Problem to solve: Reproduce word for word the part of the essay on circumstances and duty that runs from "We have established" to "any future existence.".

Text section:
THEOSOPHY, Vol. 16, No. 8, June, 1928
(Pages 365-366; Size: 7K)


[Part 8 of a 12-part series]

CHANGES do not invariably mean trouble. Knowledge bridges over many things that would otherwise mean nothing but trouble.

All states are within ourselves, as we ought to understand by seeing that one gets good effects and another bad effects from precisely the same set of circumstances. So, we are not the victims of circumstances save as we make ourselves the victims.

Each one of us is a copy of the great Universe, and if we understand ourselves, we can move in accord with all the rest, every influence coming our way or -- even perceptible to us -- only an aid by which we can do good to others.

We have established a daily tabernacle which has its own peculiarities, but it is our own establishing -- by our own thoughts and doings. We can either learn, or maintain present conditions through continued ignorance.

On the basis of our own true natures we should not seek for good, nor even to be good. We should seek to do good; then we can see we are good. A good man going on a journey has to take the path in the direction of his goal, no matter what the condition of that path. It may be muddy, but he must go through it.

"Goodness" that results from the compulsion of physical force, threats or bribes, physical or "spiritual," is useless. It must be a self-impulse from within, a real preference for something higher -- not an abstention because of any fear of consequences in this or any future existence.

"Even this will pass away," is a good motto to keep in mind when things come up that are hard to stand. The "easy" and happy times are the periods of rest; the hard times the periods of training -- opportunities for gaining strength and knowledge. If we can look at both in this light, we will not be overcome by either.

Kicking against the pricks hurts only the one who kicks; moreover the pricks seem to enjoy it, for being kicked they keep coming back.

Everything must turn out for the best, if we do the best we can with what we have all the time -- that is, do our duty by every duty. But what a glorious thing it is to know where the right road lies! Whatever else may be doubtful, that is sure; and to feel that one is able by his own surety to point out the way to others! Help of that kind is greater than all other kinds put together.

Can we not see that we can trust a Universe that moves along unerringly under the law of perfect justice? We certainly can. We can go forward with an absolute reliance on the law of our own spiritual being, knowing whatever conditions come are necessary for us; knowing those very things we feel so hardly are object lessons for us which this present distress affords us an opportunity to overcome, and thus strengthen our true character.

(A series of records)
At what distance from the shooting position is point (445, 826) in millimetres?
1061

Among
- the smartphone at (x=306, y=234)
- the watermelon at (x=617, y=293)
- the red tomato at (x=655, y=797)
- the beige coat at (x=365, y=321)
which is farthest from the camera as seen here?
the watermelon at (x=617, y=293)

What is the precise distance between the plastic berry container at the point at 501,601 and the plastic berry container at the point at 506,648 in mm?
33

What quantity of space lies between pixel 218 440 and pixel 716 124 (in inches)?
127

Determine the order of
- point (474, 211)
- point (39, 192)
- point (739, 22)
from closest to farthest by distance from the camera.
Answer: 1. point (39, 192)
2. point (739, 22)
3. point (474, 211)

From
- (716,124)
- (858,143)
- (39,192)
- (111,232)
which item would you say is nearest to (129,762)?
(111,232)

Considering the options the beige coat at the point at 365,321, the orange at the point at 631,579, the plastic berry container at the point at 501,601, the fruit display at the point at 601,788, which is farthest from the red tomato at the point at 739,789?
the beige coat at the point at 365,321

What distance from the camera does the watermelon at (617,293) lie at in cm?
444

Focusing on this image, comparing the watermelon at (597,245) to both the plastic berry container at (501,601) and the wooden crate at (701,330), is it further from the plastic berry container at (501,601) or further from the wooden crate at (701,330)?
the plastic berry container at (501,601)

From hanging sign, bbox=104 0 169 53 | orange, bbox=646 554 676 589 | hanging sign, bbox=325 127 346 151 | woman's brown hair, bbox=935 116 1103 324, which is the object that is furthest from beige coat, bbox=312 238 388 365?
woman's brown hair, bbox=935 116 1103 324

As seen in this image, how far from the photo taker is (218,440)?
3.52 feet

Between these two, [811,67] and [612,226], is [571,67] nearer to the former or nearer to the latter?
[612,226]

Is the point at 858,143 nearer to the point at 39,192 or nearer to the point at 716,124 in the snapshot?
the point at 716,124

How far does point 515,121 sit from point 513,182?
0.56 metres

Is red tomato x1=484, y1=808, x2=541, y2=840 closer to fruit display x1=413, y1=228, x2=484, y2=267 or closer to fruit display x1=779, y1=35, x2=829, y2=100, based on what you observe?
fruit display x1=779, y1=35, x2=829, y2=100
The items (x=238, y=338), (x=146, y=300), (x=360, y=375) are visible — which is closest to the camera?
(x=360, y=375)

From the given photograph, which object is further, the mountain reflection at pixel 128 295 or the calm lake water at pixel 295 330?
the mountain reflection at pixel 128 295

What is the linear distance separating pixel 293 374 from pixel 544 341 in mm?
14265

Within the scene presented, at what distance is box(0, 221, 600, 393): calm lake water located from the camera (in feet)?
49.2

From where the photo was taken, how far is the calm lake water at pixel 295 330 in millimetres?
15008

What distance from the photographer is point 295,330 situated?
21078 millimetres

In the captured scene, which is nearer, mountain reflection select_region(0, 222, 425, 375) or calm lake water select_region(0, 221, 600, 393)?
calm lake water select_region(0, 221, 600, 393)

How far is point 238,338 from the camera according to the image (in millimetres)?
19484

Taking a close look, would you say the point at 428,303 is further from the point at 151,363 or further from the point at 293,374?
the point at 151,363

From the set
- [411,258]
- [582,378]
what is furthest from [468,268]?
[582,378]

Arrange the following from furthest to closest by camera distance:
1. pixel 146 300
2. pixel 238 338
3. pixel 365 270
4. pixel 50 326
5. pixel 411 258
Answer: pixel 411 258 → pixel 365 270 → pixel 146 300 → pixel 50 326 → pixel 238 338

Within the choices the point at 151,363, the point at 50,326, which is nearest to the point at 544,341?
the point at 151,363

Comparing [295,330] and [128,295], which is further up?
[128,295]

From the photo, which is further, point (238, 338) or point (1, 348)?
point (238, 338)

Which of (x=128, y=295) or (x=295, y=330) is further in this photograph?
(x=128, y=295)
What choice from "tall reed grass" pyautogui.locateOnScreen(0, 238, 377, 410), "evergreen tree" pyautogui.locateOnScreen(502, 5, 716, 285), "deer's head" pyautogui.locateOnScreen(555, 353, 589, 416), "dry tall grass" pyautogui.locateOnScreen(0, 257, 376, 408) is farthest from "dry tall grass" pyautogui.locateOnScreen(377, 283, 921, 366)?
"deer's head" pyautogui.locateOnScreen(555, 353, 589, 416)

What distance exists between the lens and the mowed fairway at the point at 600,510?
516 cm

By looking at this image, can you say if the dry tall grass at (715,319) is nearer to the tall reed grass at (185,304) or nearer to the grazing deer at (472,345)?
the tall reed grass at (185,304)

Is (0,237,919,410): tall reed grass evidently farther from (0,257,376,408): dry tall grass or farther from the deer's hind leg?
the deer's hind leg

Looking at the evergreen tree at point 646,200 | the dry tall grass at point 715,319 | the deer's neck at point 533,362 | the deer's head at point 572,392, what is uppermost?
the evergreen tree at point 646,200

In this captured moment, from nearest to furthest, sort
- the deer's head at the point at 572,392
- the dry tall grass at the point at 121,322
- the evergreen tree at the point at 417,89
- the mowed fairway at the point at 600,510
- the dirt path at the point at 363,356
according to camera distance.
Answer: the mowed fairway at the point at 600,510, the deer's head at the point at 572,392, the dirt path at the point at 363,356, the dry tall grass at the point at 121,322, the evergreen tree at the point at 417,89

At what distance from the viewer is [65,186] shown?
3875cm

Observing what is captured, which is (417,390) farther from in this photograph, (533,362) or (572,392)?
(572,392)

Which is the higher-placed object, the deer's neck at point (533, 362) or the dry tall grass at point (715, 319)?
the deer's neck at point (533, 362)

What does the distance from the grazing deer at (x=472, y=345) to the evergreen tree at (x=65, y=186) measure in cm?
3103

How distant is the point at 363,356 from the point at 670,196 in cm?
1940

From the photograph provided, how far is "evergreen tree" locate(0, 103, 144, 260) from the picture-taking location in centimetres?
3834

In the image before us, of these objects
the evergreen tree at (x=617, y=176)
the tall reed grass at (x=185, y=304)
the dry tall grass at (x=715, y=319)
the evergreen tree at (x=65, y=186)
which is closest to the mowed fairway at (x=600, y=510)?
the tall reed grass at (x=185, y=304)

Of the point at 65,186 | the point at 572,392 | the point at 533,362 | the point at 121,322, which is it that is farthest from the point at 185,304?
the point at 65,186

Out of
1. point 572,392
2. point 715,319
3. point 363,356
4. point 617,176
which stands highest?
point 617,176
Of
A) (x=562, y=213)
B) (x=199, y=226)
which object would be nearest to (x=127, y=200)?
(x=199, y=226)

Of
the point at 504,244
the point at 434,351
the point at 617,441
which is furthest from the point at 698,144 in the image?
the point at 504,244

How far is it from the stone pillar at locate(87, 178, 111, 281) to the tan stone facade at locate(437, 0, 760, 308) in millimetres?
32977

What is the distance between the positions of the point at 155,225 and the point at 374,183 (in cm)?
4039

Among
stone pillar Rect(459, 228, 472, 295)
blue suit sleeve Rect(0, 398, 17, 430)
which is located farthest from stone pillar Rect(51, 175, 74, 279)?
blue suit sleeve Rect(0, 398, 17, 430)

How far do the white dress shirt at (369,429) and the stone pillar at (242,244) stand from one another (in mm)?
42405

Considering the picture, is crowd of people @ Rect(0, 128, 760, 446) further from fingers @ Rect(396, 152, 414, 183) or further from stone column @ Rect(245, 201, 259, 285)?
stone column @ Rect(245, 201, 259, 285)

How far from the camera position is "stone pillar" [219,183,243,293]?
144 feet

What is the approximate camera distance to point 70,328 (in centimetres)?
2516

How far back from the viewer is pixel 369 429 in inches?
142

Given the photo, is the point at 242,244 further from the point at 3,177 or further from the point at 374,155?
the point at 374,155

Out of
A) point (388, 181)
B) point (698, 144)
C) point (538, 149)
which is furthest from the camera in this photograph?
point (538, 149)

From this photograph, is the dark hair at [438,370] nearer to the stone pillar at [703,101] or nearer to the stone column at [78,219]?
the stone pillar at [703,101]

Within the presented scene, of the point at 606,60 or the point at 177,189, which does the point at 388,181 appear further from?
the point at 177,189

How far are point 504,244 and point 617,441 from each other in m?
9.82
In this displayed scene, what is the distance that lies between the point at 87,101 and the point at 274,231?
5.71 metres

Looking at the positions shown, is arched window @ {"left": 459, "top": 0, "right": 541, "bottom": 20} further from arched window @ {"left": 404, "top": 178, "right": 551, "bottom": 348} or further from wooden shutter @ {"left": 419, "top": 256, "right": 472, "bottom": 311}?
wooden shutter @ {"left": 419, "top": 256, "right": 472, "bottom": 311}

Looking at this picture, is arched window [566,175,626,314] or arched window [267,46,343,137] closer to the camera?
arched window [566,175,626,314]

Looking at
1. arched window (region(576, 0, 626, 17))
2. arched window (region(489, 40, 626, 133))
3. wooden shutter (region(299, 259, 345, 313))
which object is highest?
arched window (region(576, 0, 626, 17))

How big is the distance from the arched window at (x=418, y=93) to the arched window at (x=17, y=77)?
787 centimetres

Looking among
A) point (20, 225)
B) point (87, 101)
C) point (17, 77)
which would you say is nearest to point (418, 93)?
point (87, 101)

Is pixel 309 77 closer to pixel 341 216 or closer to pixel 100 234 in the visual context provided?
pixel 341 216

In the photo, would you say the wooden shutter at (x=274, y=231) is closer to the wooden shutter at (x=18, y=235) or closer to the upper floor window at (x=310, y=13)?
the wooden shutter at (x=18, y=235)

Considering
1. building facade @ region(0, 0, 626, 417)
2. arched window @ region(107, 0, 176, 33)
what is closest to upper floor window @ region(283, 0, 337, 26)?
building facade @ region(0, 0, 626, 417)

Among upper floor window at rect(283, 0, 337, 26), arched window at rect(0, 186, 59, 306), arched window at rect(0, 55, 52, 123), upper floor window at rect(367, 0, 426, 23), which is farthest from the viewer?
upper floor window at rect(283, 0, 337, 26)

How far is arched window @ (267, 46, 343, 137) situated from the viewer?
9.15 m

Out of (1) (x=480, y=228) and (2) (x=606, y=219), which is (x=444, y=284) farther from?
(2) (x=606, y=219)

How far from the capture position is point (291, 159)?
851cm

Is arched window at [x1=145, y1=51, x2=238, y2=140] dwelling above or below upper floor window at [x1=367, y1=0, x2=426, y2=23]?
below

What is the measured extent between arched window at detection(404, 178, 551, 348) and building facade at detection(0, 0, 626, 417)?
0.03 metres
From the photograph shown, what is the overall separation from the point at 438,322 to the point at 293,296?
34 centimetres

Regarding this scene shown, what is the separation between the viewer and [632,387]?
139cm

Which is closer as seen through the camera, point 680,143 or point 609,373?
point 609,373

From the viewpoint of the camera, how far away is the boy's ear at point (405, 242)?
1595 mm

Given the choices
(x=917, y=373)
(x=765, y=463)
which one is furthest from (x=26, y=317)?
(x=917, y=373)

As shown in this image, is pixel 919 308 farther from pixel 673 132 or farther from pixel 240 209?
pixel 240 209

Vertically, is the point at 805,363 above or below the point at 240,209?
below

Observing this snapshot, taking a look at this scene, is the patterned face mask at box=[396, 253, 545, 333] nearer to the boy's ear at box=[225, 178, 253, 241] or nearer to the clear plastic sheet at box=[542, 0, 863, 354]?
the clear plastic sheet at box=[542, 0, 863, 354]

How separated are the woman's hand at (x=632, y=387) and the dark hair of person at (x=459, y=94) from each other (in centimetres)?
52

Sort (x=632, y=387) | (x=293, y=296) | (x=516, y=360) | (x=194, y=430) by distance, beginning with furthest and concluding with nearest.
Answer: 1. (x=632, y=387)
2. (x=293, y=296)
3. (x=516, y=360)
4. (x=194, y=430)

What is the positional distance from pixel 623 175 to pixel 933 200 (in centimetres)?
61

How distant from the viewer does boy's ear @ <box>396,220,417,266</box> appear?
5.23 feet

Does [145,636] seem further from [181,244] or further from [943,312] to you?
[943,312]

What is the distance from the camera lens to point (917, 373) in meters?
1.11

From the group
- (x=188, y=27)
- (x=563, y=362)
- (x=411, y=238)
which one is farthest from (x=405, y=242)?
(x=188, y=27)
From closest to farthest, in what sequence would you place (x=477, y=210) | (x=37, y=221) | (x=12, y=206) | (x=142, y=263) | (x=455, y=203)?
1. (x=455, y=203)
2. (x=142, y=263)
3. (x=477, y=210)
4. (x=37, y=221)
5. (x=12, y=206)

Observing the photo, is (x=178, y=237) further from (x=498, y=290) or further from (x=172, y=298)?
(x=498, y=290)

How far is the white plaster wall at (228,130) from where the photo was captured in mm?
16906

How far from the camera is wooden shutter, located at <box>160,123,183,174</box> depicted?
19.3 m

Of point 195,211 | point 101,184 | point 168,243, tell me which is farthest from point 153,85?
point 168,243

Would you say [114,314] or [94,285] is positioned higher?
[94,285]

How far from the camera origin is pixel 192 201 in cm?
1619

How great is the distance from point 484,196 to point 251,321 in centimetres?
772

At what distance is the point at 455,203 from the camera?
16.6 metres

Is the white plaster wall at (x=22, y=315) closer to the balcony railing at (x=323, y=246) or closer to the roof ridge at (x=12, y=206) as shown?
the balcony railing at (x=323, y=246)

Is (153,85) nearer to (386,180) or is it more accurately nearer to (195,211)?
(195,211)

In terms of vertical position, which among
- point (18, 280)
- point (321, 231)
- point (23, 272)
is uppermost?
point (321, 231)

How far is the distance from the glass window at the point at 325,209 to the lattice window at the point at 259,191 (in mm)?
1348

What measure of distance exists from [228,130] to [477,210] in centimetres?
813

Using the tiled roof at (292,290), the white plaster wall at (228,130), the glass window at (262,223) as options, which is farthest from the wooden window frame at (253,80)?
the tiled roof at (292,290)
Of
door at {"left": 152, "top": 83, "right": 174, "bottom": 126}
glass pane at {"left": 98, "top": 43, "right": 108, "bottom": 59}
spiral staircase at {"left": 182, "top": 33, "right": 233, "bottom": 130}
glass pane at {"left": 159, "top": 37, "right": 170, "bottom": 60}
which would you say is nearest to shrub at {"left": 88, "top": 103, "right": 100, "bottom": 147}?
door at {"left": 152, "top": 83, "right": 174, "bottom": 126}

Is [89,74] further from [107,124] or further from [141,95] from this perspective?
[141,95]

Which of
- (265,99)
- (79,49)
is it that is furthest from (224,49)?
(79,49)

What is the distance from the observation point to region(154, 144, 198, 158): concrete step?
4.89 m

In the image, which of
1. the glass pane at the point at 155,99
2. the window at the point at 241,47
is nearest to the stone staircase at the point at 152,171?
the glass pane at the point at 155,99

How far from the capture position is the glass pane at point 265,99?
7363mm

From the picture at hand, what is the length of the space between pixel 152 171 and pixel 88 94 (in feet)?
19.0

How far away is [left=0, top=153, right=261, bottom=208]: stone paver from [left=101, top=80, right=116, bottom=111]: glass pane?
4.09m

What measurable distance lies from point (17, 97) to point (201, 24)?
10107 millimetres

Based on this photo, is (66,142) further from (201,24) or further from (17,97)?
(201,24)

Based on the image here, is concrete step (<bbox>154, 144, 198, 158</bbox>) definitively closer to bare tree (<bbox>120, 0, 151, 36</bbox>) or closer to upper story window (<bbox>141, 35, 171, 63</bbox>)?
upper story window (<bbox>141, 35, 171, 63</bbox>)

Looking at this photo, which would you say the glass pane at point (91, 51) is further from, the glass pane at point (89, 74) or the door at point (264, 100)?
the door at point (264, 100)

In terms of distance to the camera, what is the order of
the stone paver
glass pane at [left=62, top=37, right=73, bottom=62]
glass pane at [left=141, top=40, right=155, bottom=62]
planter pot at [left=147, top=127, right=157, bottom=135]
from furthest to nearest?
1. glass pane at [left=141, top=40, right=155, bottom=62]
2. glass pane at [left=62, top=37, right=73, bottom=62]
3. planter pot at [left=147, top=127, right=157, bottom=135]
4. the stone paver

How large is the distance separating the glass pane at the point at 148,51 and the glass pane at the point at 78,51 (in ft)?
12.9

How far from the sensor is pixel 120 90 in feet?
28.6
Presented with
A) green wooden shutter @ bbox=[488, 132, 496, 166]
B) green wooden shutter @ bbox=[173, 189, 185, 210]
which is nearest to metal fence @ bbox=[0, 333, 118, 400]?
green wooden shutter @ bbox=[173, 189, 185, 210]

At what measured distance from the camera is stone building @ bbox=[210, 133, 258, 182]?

Worked answer:
We have established a daily tabernacle which has its own peculiarities, but it is our own establishing -- by our own thoughts and doings. We can either learn, or maintain present conditions through continued ignorance.

On the basis of our own true natures we should not seek for good, nor even to be good. We should seek to do good; then we can see we are good. A good man going on a journey has to take the path in the direction of his goal, no matter what the condition of that path. It may be muddy, but he must go through it.

"Goodness" that results from the compulsion of physical force, threats or bribes, physical or "spiritual," is useless. It must be a self-impulse from within, a real preference for something higher -- not an abstention because of any fear of consequences in this or any future existence.